レバレッジETFはスワップなどを利用することで、純資産を上回る投資エクスポージャーを作ります。
100億円の純資産で200億円相当の投資効果を作れば2倍型、300億円相当なら3倍型という考え方です。
しかし、その裏側には金融機関との取引があります。
ETFへの資金流入や日々のリバランスによってスワップ取引が増減すると、金融機関のヘッジを通じて現物株式市場にも売買が発生する可能性があります。
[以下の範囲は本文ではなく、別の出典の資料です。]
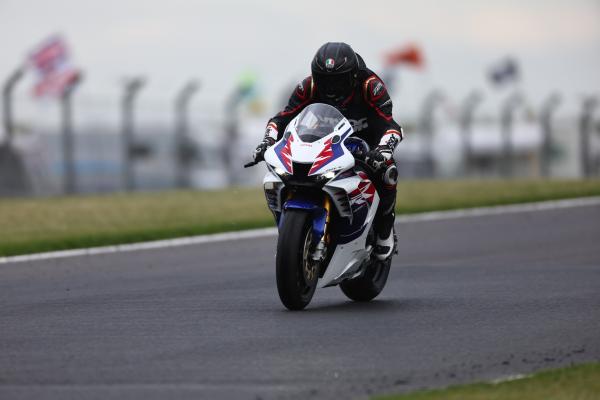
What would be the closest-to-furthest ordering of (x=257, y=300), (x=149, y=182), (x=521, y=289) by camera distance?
1. (x=257, y=300)
2. (x=521, y=289)
3. (x=149, y=182)

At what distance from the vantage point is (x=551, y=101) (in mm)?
34094

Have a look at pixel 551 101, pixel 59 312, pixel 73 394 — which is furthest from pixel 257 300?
pixel 551 101

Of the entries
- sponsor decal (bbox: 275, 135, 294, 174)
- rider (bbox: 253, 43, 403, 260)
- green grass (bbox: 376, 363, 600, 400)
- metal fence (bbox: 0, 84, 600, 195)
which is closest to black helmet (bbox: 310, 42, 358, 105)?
rider (bbox: 253, 43, 403, 260)

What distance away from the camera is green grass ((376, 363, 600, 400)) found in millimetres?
5938

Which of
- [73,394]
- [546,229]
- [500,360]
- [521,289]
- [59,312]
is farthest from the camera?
[546,229]

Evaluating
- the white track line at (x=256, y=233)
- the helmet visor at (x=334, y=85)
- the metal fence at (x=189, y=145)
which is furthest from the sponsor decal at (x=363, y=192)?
the metal fence at (x=189, y=145)

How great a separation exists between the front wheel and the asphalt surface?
0.13 m

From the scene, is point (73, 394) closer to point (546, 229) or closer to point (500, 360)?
point (500, 360)

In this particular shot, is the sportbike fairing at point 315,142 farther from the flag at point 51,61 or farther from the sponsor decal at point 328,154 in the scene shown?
the flag at point 51,61

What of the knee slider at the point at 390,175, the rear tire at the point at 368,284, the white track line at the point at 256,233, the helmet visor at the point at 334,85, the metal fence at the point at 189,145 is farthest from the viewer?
the metal fence at the point at 189,145

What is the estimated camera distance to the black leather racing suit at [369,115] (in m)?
9.40

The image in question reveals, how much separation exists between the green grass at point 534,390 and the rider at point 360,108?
289 cm

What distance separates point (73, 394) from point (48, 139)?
1933 cm

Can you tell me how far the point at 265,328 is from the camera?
26.4 feet
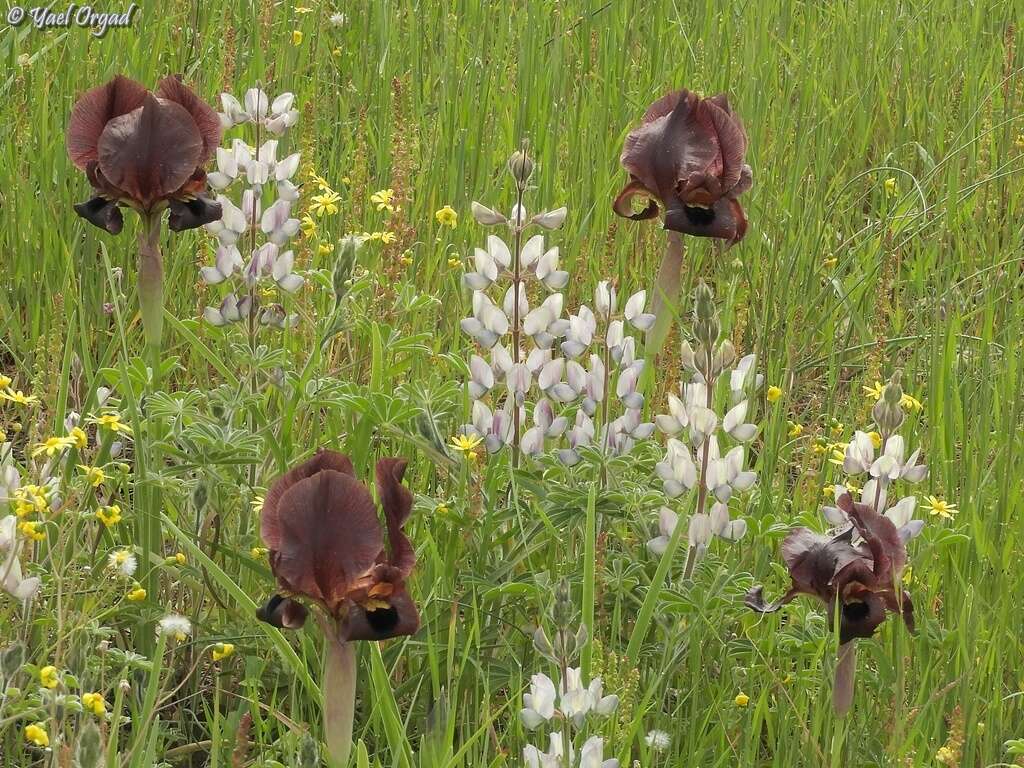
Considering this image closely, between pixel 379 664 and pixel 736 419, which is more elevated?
pixel 736 419

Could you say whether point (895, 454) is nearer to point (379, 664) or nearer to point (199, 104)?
point (379, 664)

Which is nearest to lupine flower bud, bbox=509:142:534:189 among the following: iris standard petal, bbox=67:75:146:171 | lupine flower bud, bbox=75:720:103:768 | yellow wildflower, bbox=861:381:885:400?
iris standard petal, bbox=67:75:146:171

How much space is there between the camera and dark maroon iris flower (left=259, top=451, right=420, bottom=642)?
1456 mm

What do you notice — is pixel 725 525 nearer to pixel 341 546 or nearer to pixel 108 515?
pixel 341 546

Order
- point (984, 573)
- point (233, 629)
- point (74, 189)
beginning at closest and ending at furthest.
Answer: point (233, 629)
point (984, 573)
point (74, 189)

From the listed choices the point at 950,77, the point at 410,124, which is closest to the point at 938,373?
the point at 410,124

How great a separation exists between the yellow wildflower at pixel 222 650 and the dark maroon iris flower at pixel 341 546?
387mm

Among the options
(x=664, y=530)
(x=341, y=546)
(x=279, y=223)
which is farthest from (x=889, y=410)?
(x=279, y=223)

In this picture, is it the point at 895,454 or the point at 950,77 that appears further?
the point at 950,77

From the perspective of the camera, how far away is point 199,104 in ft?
7.12

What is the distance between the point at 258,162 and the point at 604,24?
2.19m

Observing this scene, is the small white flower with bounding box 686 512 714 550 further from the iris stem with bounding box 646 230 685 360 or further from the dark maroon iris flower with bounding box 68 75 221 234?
the dark maroon iris flower with bounding box 68 75 221 234

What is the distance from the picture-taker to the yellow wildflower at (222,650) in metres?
1.89

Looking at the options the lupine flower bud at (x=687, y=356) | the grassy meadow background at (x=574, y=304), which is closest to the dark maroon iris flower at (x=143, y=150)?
the grassy meadow background at (x=574, y=304)
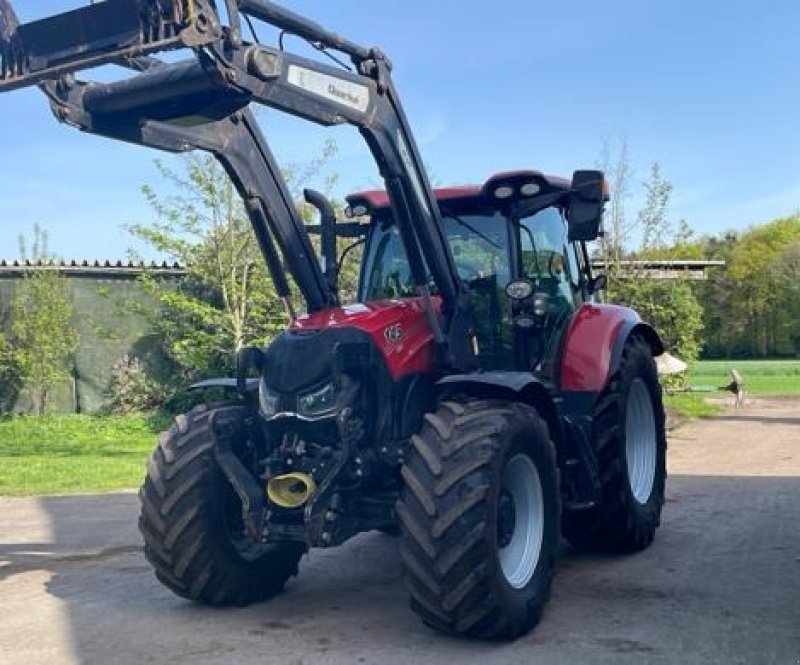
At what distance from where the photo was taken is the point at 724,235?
58.9 meters

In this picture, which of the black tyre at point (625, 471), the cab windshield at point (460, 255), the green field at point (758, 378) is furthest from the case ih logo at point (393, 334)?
the green field at point (758, 378)

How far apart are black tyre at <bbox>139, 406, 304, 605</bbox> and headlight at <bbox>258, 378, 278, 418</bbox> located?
0.83ft

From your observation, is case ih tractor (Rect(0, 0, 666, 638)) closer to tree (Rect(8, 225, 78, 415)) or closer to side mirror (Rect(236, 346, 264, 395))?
side mirror (Rect(236, 346, 264, 395))

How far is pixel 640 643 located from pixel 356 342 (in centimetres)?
213

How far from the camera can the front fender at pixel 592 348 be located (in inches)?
262

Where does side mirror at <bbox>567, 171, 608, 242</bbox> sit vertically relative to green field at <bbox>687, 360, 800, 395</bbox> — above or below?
above

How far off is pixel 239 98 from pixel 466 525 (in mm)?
2331

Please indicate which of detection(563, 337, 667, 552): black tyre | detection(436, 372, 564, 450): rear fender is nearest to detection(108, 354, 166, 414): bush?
detection(563, 337, 667, 552): black tyre

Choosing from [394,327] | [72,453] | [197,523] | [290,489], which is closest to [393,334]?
[394,327]

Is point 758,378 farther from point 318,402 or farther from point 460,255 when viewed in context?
point 318,402

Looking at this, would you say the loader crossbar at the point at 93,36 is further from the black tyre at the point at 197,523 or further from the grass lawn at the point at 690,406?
the grass lawn at the point at 690,406

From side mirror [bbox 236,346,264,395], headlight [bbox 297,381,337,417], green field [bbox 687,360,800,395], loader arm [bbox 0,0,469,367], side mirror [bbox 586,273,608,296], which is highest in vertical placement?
loader arm [bbox 0,0,469,367]

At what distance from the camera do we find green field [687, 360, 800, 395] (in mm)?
25128

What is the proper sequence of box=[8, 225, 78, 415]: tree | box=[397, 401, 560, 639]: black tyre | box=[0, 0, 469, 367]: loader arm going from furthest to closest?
box=[8, 225, 78, 415]: tree < box=[397, 401, 560, 639]: black tyre < box=[0, 0, 469, 367]: loader arm
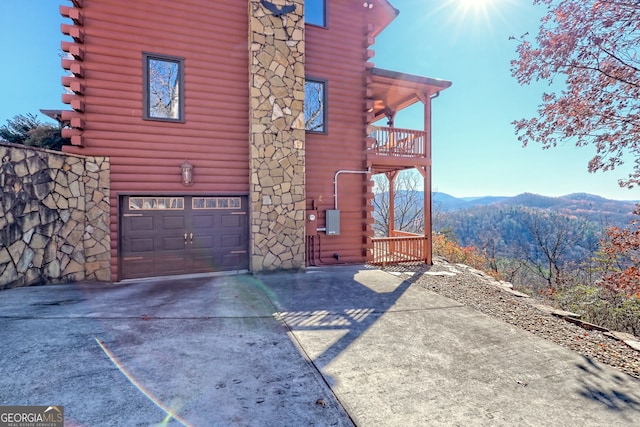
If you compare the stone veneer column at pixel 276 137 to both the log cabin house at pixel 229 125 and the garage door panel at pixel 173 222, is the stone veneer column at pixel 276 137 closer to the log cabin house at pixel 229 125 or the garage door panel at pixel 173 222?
the log cabin house at pixel 229 125

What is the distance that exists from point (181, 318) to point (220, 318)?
527mm

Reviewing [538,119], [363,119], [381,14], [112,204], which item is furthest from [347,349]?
[381,14]

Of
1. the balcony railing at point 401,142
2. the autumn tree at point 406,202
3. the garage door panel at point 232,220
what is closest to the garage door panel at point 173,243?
the garage door panel at point 232,220

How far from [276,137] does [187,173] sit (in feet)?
7.16

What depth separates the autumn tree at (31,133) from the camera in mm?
7406

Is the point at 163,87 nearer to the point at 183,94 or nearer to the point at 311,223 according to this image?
the point at 183,94

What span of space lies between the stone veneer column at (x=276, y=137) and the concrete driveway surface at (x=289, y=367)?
2430mm

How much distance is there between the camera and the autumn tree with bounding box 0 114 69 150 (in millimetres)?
7406

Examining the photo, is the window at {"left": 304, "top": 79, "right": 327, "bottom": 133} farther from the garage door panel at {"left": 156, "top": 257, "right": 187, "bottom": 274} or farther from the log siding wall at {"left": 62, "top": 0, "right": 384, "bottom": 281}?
the garage door panel at {"left": 156, "top": 257, "right": 187, "bottom": 274}

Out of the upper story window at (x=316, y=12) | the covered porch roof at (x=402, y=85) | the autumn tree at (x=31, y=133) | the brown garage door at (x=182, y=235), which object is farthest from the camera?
the covered porch roof at (x=402, y=85)

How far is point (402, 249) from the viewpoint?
31.6 ft

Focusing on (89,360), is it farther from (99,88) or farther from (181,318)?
(99,88)

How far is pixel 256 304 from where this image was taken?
4.90 metres

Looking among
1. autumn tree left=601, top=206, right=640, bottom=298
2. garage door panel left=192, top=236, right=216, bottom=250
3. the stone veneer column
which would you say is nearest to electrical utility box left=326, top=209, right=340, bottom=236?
the stone veneer column
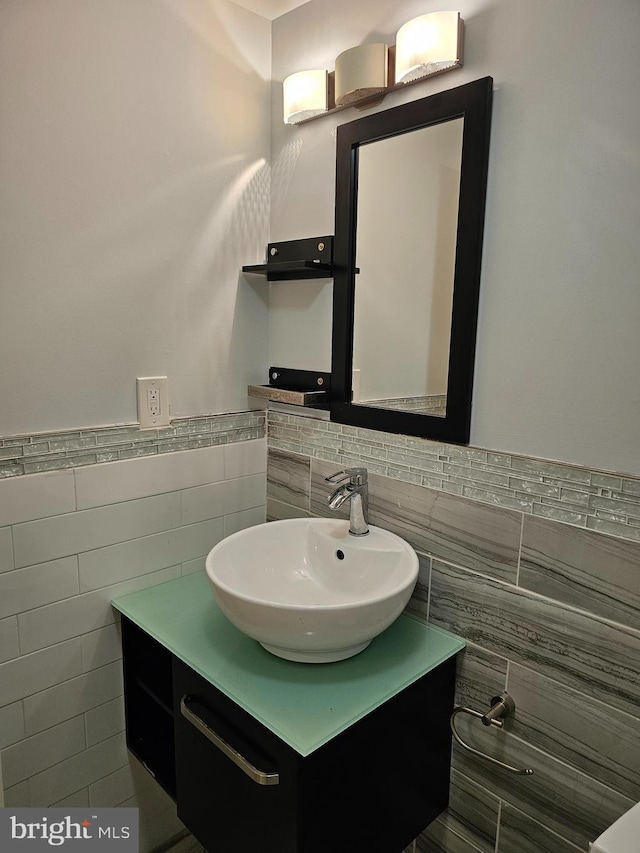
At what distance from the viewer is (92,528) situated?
53.6 inches

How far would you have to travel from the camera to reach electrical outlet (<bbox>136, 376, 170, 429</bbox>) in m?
1.43

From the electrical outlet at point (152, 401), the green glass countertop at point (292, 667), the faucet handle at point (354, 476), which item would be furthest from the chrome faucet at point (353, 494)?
the electrical outlet at point (152, 401)

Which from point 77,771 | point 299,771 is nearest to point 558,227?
point 299,771

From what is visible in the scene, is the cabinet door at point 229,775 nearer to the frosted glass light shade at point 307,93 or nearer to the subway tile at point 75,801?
the subway tile at point 75,801

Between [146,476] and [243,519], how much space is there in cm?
37

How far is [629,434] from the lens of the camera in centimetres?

さらに取引相手となる金融機関が契約を履行できなくなるカウンターパーティーリスクも存在します。
レバレッジETFは、単純に株価の値動きを機械的に2倍や3倍にしている商品ではありません。
その裏側ではデリバティブと金融機関のヘッジ取引によって、巨大な投資エクスポージャーが作られています。
トータルリターンスワップを理解すると、レバレッジETFと現物株式市場がどのようにつながっているのかが見えてきます。